Luodian / Otter

🦦 Otter, a multi-modal model based on OpenFlamingo (open-sourced version of DeepMind's Flamingo), trained on MIMIC-IT and showcasing improved instruction-following and in-context learning ability.
https://otter-ntu.github.io/
MIT License
3.52k stars 241 forks source link

GPUs not being recognised properly #319

Closed StrangeTcy closed 6 months ago

StrangeTcy commented 7 months ago
  1. We clone your repo
  2. We create a conda env based on the environment file provided
  3. We modify the finetuning script a bit:
    
    #!/usr/bin/bash

CUDA_VISIBLE_DEVICES=1,2,3,4 accelerate launch \ --config_file=pipeline/accelerate_configs/accelerate_config_zero2.yaml \ --num_processes=8 \ --main_process_port=25000 \ pipeline/train/instruction_following.py \ --pretrained_model_name_or_path=adept/fuyu-8b \ --training_data_yaml=./Demo_Data.yaml \ --model_name=fuyu \ --instruction_format=fuyu \ --batch_size=8 \ --gradient_accumulation_steps=2 \ --num_epochs=3 \ --external_save_dir=./checkpoints \ --save_hf_model \ --run_name=OtterHD_Tester \ --wandb_project=Fuyu \ --report_to_wandb \ --workers=1 \ --lr_scheduler=linear \ --learning_rate=1e-5 \ --warmup_steps_ratio=0.01 \ --dynamic_resolution \ --weight_decay 0.1 \

 -- that uses the free GPUs on our 8 GPU machine.

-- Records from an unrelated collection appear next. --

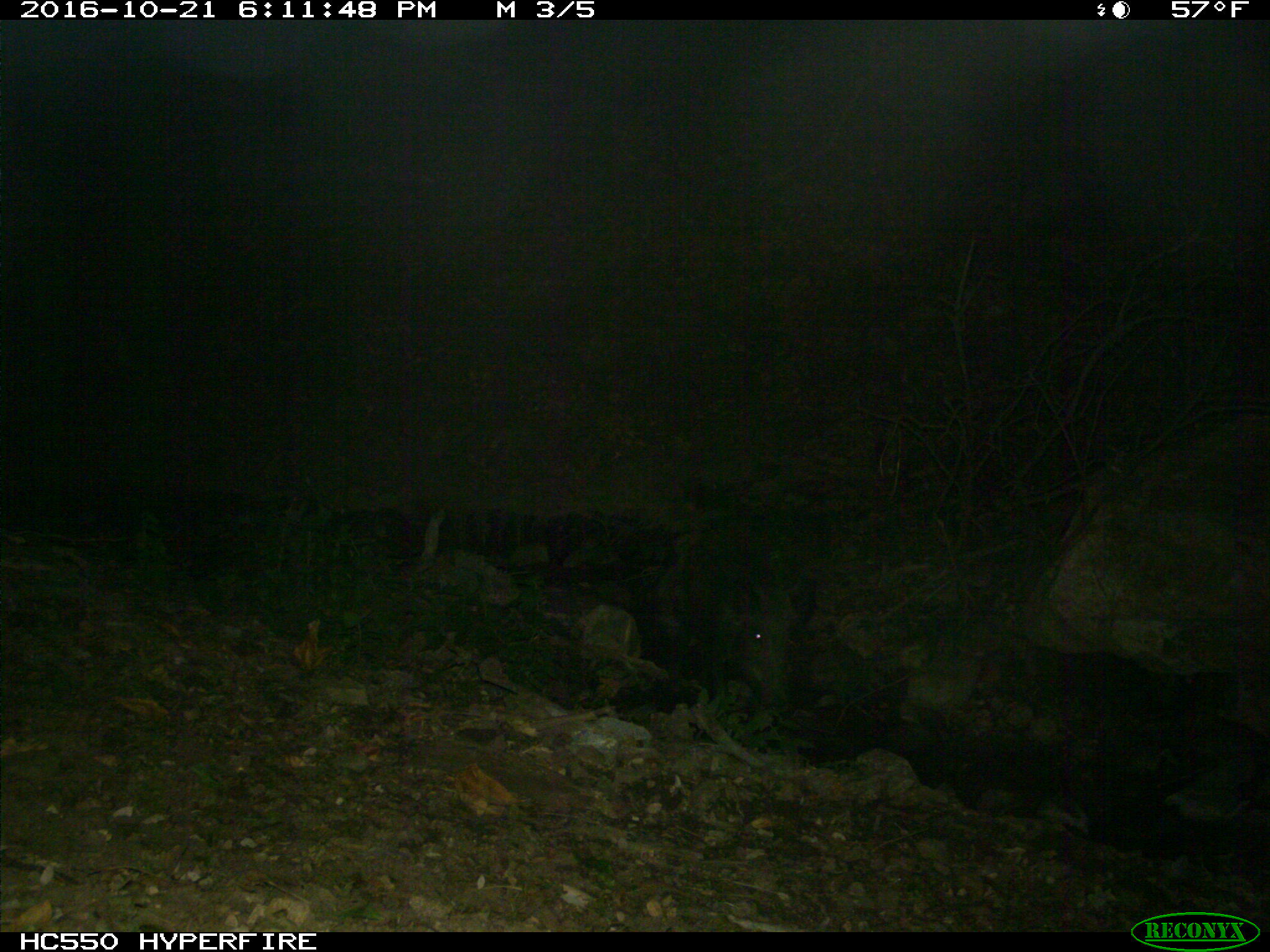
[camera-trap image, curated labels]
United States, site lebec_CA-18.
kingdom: Animalia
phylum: Chordata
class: Mammalia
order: Artiodactyla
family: Suidae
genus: Sus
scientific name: Sus scrofa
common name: wild boar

4. We get the following error:

RuntimeError: CUDA error: invalid device ordinal
CUDA kernel errors might be asynchronously reported at some other API call, so the stacktrace below might be incorrect.
For debugging consider passing CUDA_LAUNCH_BLOCKING=1.
Compile with TORCH_USE_CUDA_DSA to enable device-side assertions.



Is there anything wrong with pytorch, or possibly CUDA itself or accelerate?

Another question is why do you recommend using `accelerate_config_zero2` when `zero3` and `zero3_offload` are available as well?
StrangeTcy commented 7 months ago

Ok, I was using CUDA_VISIBLE_DEVICES=3,4,5,6 and num_processes=8 at the same time, which was stupid.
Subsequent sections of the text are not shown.